期刊
NEUROSCIENCE LETTERS
卷 512, 期 1, 页码 6-11出版社
ELSEVIER IRELAND LTD
DOI: 10.1016/j.neulet.2012.01.036
关键词
Subarachnoid hemorrhage; Early injury; Apoptosis; Necrosis; Caspase-3; Cleaved caspase-3; Non-apoptotic caspase-3
资金
- American Heart Association [GRNT4570012]
- National Institutes of Health [RO1 NS050576]

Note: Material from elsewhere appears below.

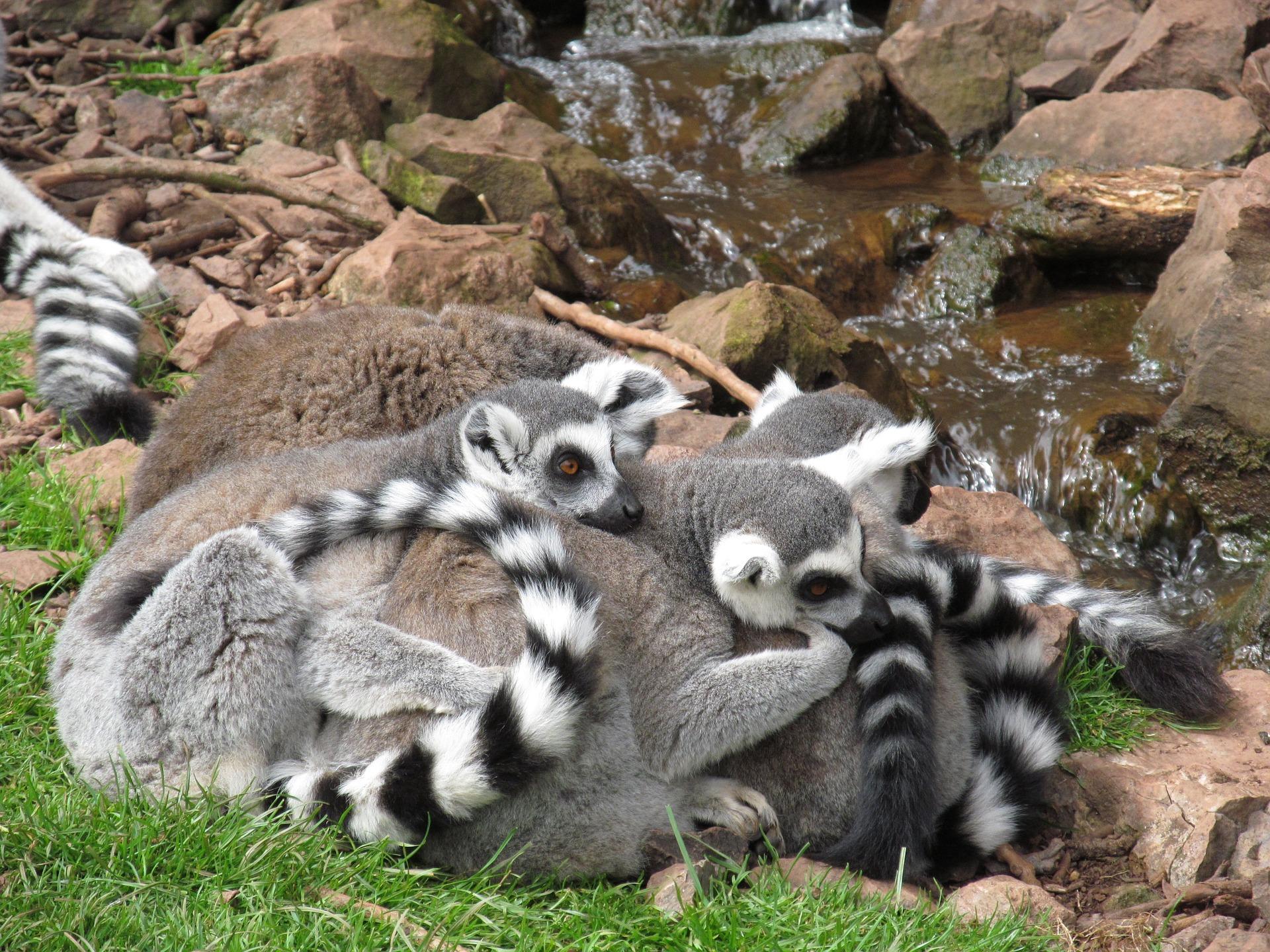 Voyage en Afrique, à la découverte des meilleurs sites de Madagascar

Brain injury begins early after aneurysmal subarachnoid hemorrhage (SAH). Although cell death via apoptosis and necrosis is known to be present in brain 24 h after SAH, it is not known how soon after SAH cell death begins. We have previously described structural changes in rat brain microvessels 10 min after induction of SAH by endovascular puncture. This study examined brain for evidence of cell death beginning 10 min after induction of SAH. Cleaved caspase-3 (cl-caspase-3) staining was evident in vascular and parenchymal cells at 10 min after SAH and was significantly greater than in time-matched, sham-operated controls. The number of cl-caspase-3 positive cells was increased further at 24 h after SAH. TUNEL assay revealed apoptotic cells present at 10 min, with substantially more at 24 h after SAH. Scattered Fluoro-Jade positive neurons appeared at 1 h after SAH and their number increased with time. At 1 h Fluoro-Jade positive neurons were present in cortical and subcortical regions but not in hippocampus; at 24 h they were also present in hippocampus and were significantly greater in the hemisphere ipsilateral to the vascular puncture. No Fluoro-Jade staining was present in shams. These data demonstrate an early activation of endothelial and parenchymal cells apoptosis and neuronal necrosis after SAH and identifies endpoints that can be targeted to reduce early brain injury after SAH. (C) 2012 Elsevier Ireland Ltd. All rights reserved.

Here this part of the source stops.